Every summer, thousands of top college graduates pack their bags and head to Wall Street to start new lives as investment bankers and traders. Even after massive economic collapse, a career in the financial industry remains a tempting path for many of America's best and brightest. But what happens to these financiers-in-the-making once they get down to business?
YOUNG MONEY is an unprecedented (and unauthorised) trip inside the well-guarded subculture of the young investment bankers and traders who have come to work on Wall Street since the financial crisis of 2008. Author Kevin Roose spent more than three years shadowing eight first and second-year workers at Goldman Sachs, Bank of America, Merrill Lynch and other leading investment firms. Through hundreds of interviews and mountains of original reporting, Roose became a fly-on-the-wall for the college recruiting sessions, pre-hire training programs, 100-hour work-weeks, big bonuses, and wild parties that characterise the young Wall Street experience. But he also saw the self-doubt and soul-searching that seeped into the financial industry after the crisis, and the psychological effects that the industry's struggles had on twenty-somethings whose careers were just getting started.

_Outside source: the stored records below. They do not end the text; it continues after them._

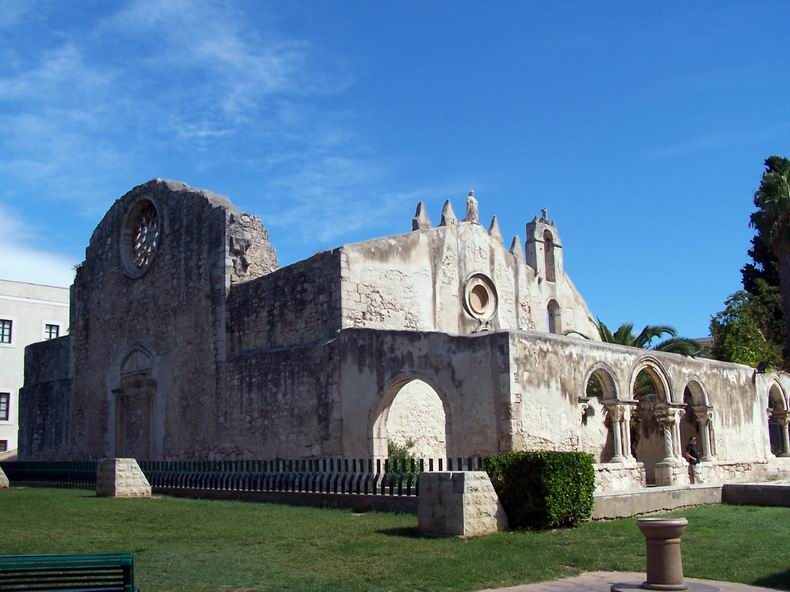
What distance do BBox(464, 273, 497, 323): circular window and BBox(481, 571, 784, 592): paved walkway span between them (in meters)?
14.7

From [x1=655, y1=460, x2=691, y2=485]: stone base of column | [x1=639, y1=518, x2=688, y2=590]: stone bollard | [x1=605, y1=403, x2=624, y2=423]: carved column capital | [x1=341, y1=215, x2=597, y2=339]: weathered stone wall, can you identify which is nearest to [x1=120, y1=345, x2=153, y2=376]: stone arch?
[x1=341, y1=215, x2=597, y2=339]: weathered stone wall

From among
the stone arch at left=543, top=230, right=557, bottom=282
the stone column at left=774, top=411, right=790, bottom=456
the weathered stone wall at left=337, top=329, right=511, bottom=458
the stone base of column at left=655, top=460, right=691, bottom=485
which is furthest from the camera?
the stone arch at left=543, top=230, right=557, bottom=282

YOUNG MONEY is more than just a sordid cultural expos filled with 'models and bottles' excess; it is also an accessible look at the financial world's bottom rung, and the story of how the economic collapse changed a generation's attitude toward money and success.
In the same way that Scott Turow painted a vivid portrait of first-year Harvard Law students in One L, YOUNG MONEY reveals the undiluted voices of the young people on the front lines who are poised to rebuild Wall Street from the ground up.